Tükenmişlik sendromu zaten çok daha belirginse, hastalık izni almanız, fiziksel olarak dinlenmeniz, bir doktora danışmanız gerekir, daha hafif rahatsızlıklar için bir sanatoryumda tedavi faydalıdır. Ya da sadece kendiniz için iyi vakit geçirin, bir boşaltma durumunda yaşayın.

Ancak sorun şu ki, tükenmişliği olan birçok insan bununla başa çıkamıyor.
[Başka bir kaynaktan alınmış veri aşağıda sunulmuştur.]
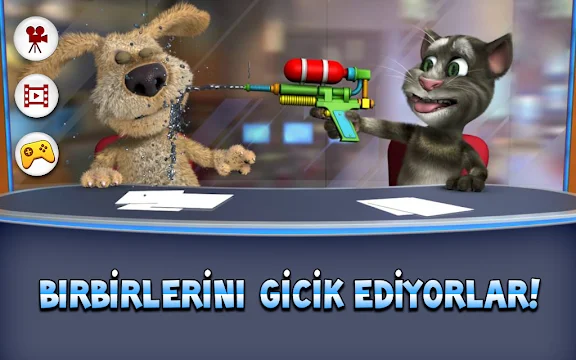 Ekran Görüntüsü 6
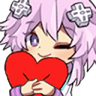 NepLove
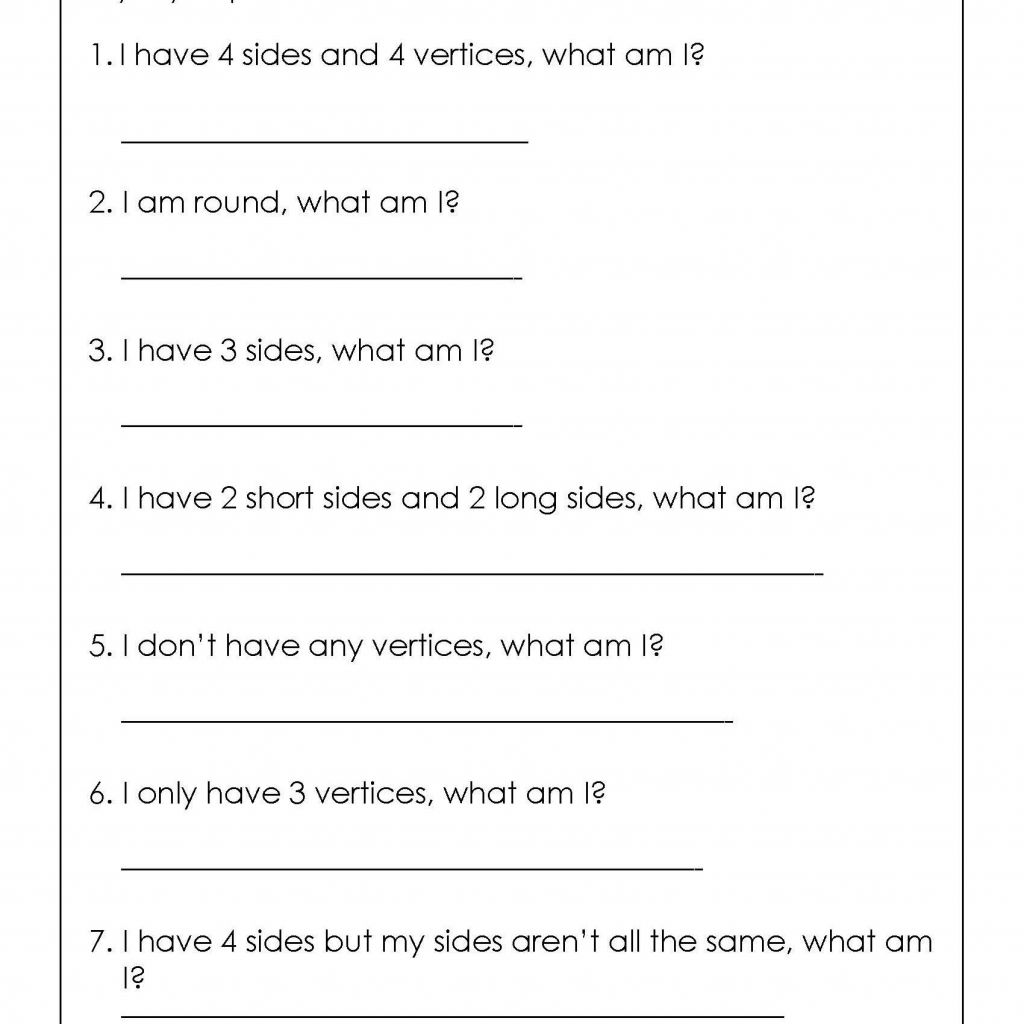 5-reading-comprehension-worksheets-fourth-grade-4-amp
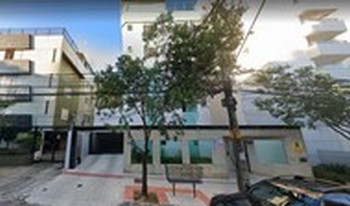 Imagem do condomínio Condomínio Do Edifício Genebra - Buritis - Belo Horizonte - MG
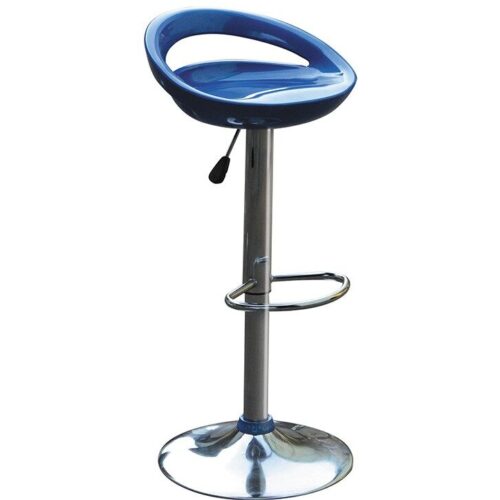Ghế Quầy lễ tân SB01 – Mẫu 6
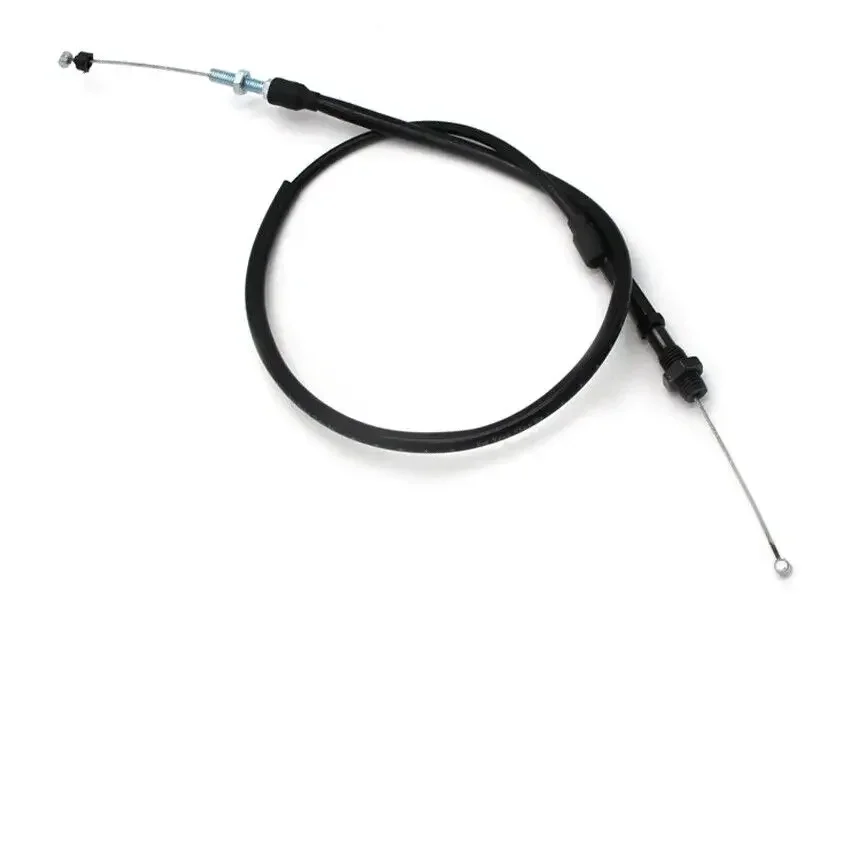 Трос дроссельной заслонки для мотоцикла Ducati 696 796 1100 Monster 659 795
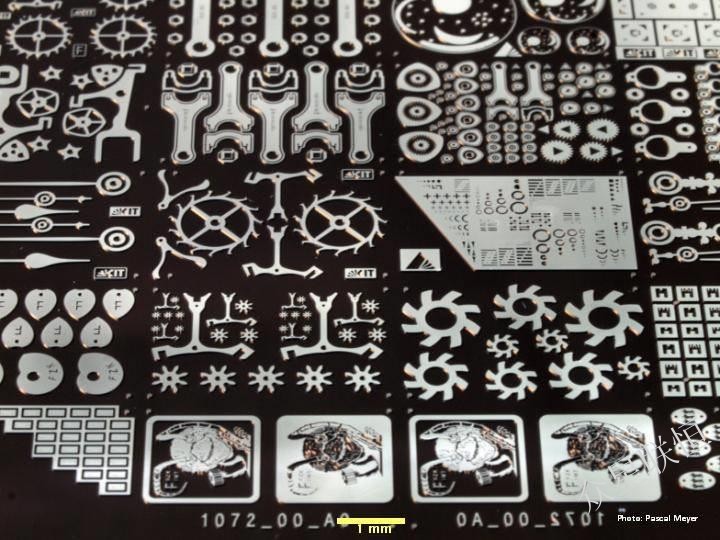 1515113862244710.jpg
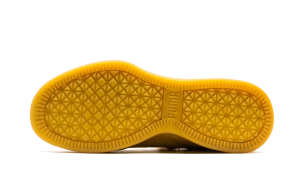 puma-clyde 192898-01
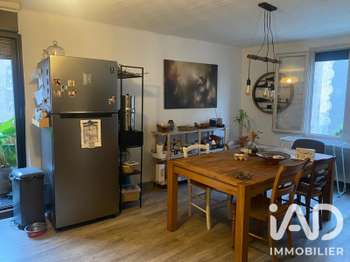 Photo Location appartement Ceyras
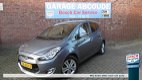 Hyundai ix20 - 1.6 MPi 124pk Automaat Vision Edition Navi Climate airco - 1 - Thumbnail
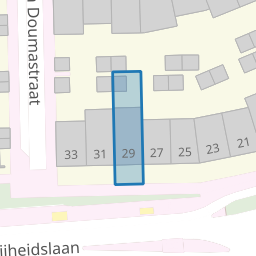 Perceel LDN01-O-4860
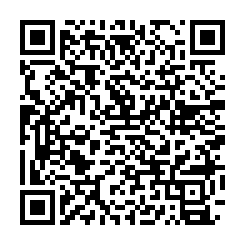 QR Code for bitcoin:bitcoin:bitcoin:bitcoin:bitcoin:bitcoin:bitcoin:Lh3ZWrXp88RYfQ2RYq17YxCDGS5xvPy99X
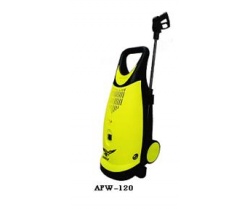 APW-120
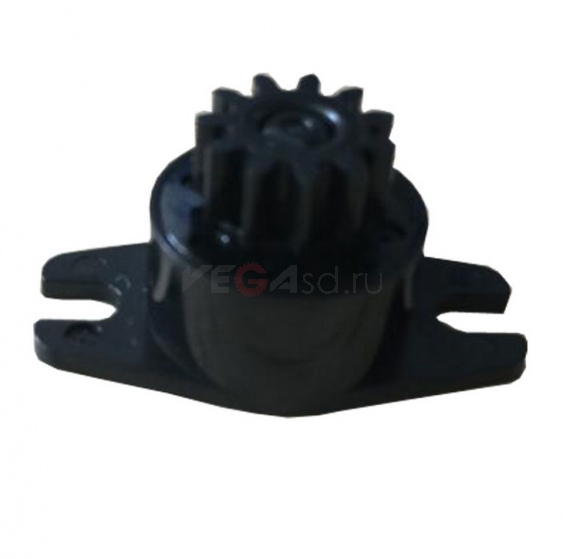 Демпфер для Roland VS-640, FRT-C2-301G1 - 1000004734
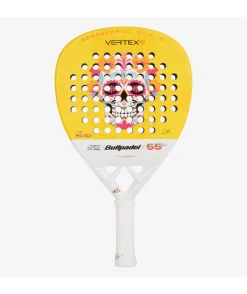 Best Bullpadel PALA VERTEX W MX LTD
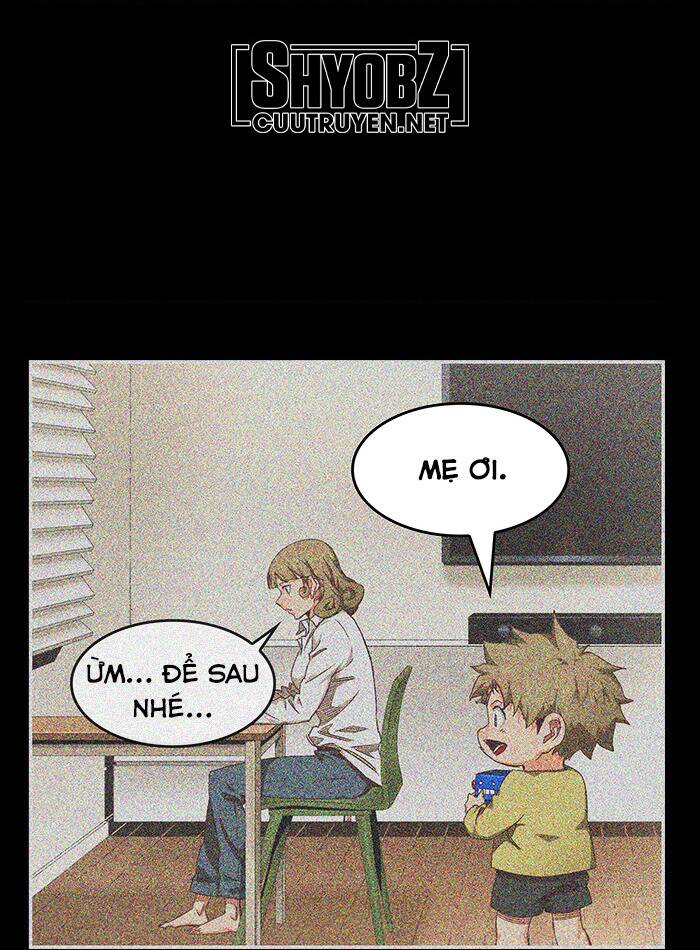 Chúa Tể Học Đường Chapter 539.5 - Trang 2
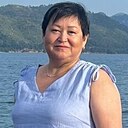 Знакомства: Светлана, 55 лет, Жлобин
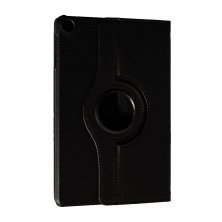 Чохол планшет TX 360 для Huawei MATE Pad SE (10.4") (2022) Black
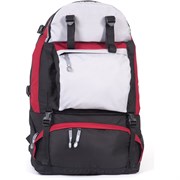 Рюкзак TAIFHUNTER КАЙТУР 3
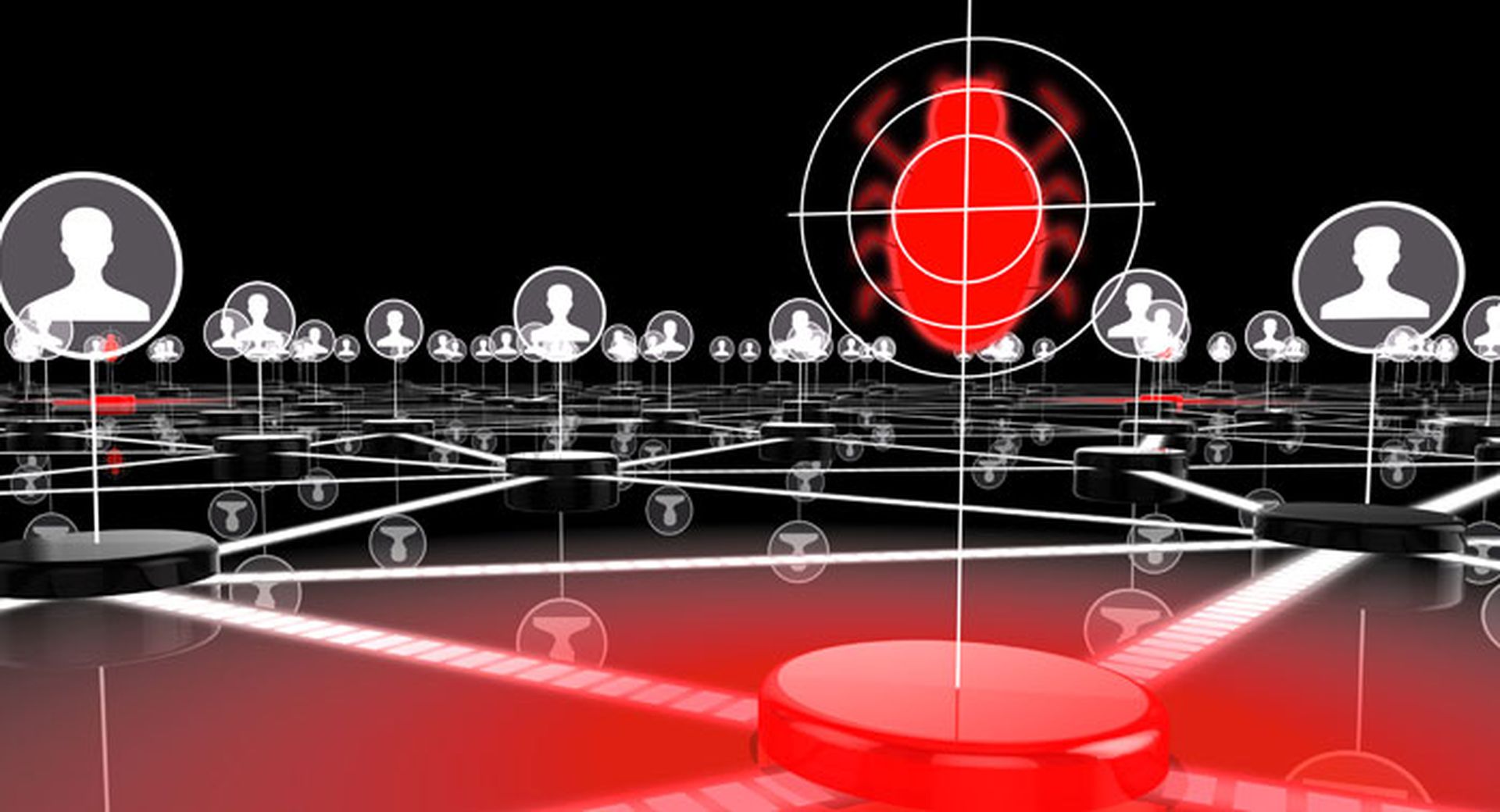 DDoS2 (1)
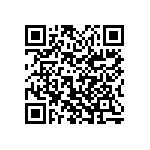 1825Y3K00221GCT QRCode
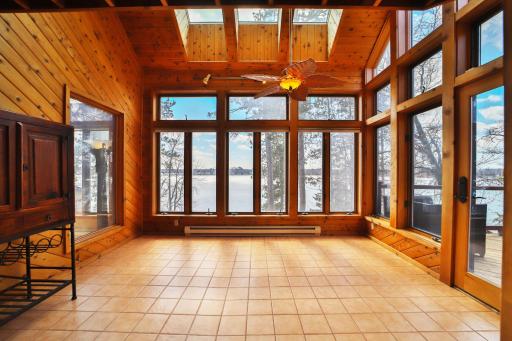 1569 Floan Point Road, Brainerd, MN 56401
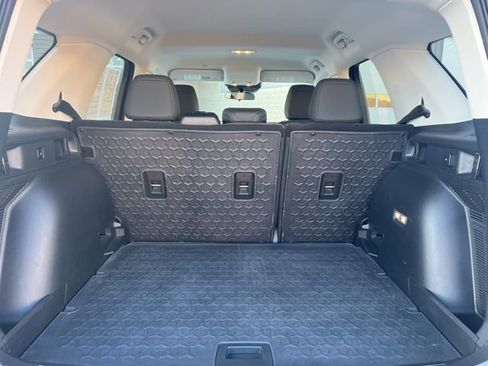 Used 2022 Ford Bronco Sport Big Bend w/ Convenience Package image 14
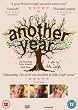 Another Year [DVD]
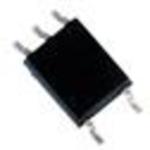 Toshiba-TLP151A(E(O IGBT and MOSFET Gate Driver Photocouplers Optocoupler Drive Totem-Pole 1-CH 30V 1000V 5-Pin SO Magazine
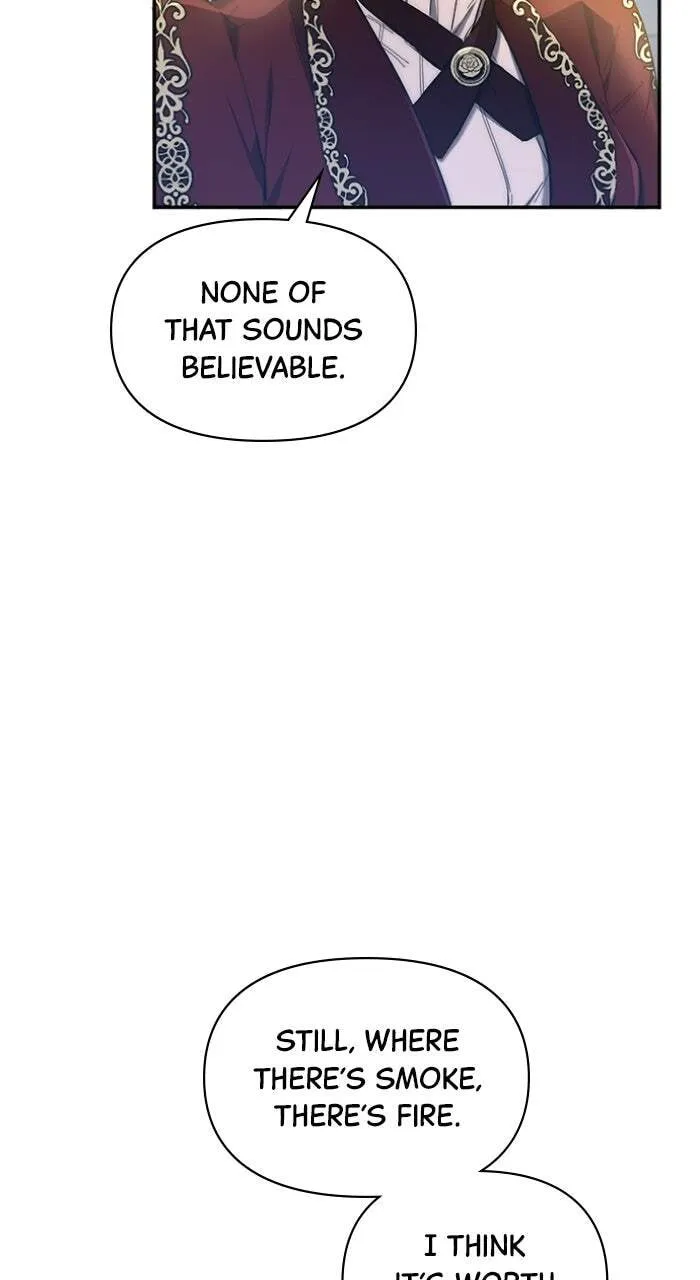 Anata ni Aisarenakute mo Kekkou desu Chapter 5 page 74 - 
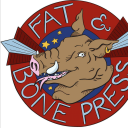 fatandbonepress avatar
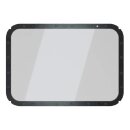 HeyGears Reflex RS Release Film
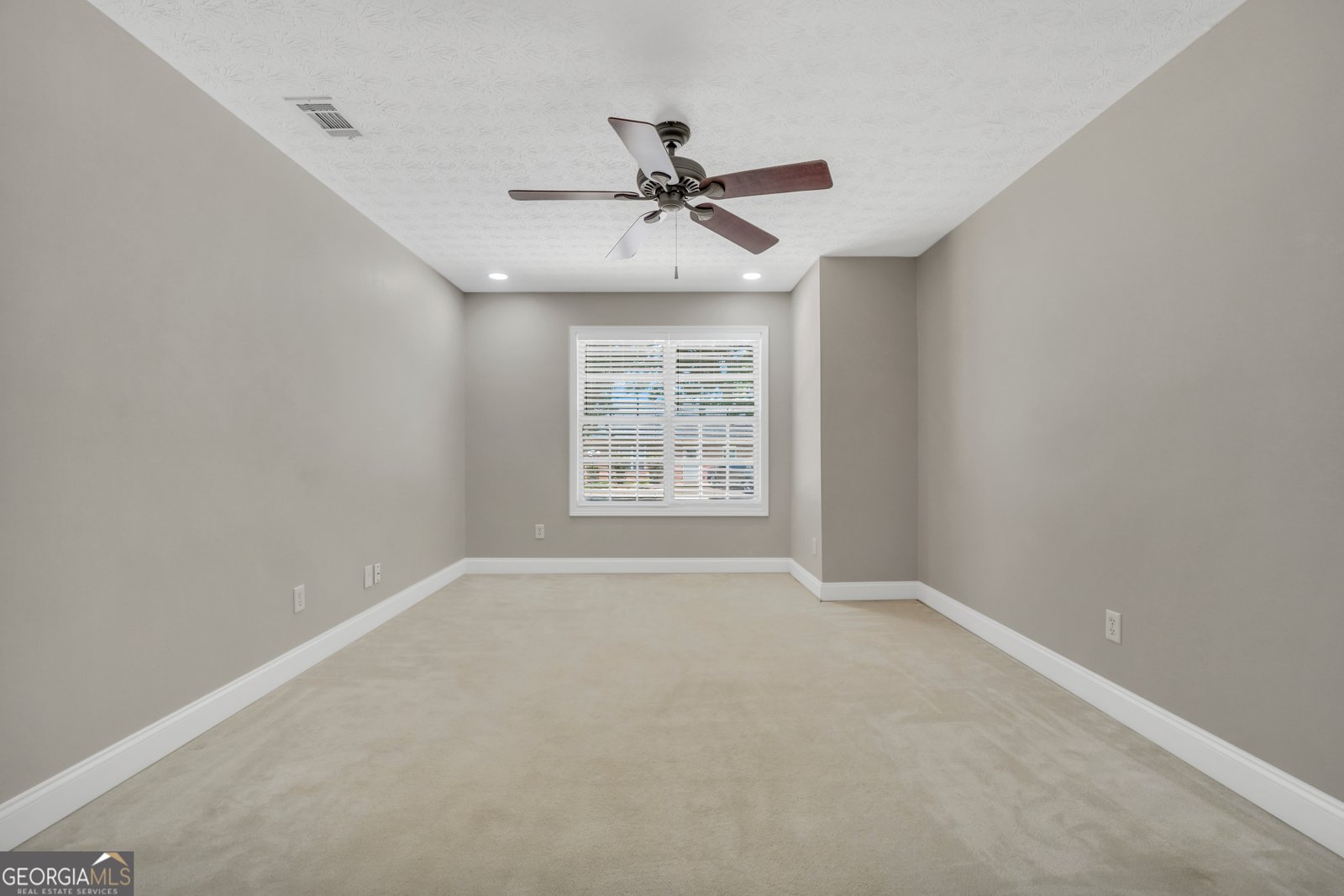 563 Heathmoor Drive McDonough - Photo 43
Veya bir kişi hastalık iznine gidiyor, ancak kendisinden aşırı talepte bulunmaya devam ediyor - bu nedenle stresten çıkamıyor. İnsanlar vicdan azabı çekiyor. Ve bir hastalık durumunda, tükenmişlik artar.

İlaçlar kısa bir süre için yardımcı olabilir, ancak sorunun çözümü değildir. Temeli beden sağlığıdır. Ama aynı zamanda kendi ihtiyaçlarınız, içsel bir eksiklik, yaşamla ilgili tutumlar ve beklentiler üzerinde de çalışmanız gerekir. Toplumun baskısını nasıl azaltacağınızı, kendinizi nasıl koruyacağınızı düşünmeniz gerekiyor. Bazen iş değiştirmeyi bile düşünürsün. Benim muayenehanemde gördüğüm en zor durumda bir kişinin işten çıkması 4-5 ay sürdü. Ve işe gittikten sonra - yeni bir çalışma tarzı - aksi takdirde, birkaç ay sonra insanlar tekrar yanar. Tabii ki, bir kişi 30 yıldır çok çalışıyorsa, yeniden ayarlanması zordur, ancak gereklidir.

Kendinize iki basit soru sorarak tükenmişliği önleyebilirsiniz:

1) Bunu neden yapıyorum? Neden enstitüde okuyorum, neden kitap yazıyorum? Bunun anlamı ne? Benim için bir değer mi?

2) Yaptığım şeyi yapmaktan hoşlanıyor muyum? Bunu yapmayı seviyor muyum? İyi olduğunu mu hissediyorum? Bunu isteyerek yapmam o kadar iyi mi? Yaptığım şey bana neşe getiriyor mu? Belki bu her zaman böyle olmayacak ama neşe ve tatmin duygusu hakim olmalı.

Sonunda daha farklı, daha geniş bir soru sorabilirim: Bunun için mi yaşamak istiyorum? Ölüm döşeğinde yatıp geriye dönüp baktığımda, bunun için yaşadığımı, bunun için yaşadığımı mı istiyorum?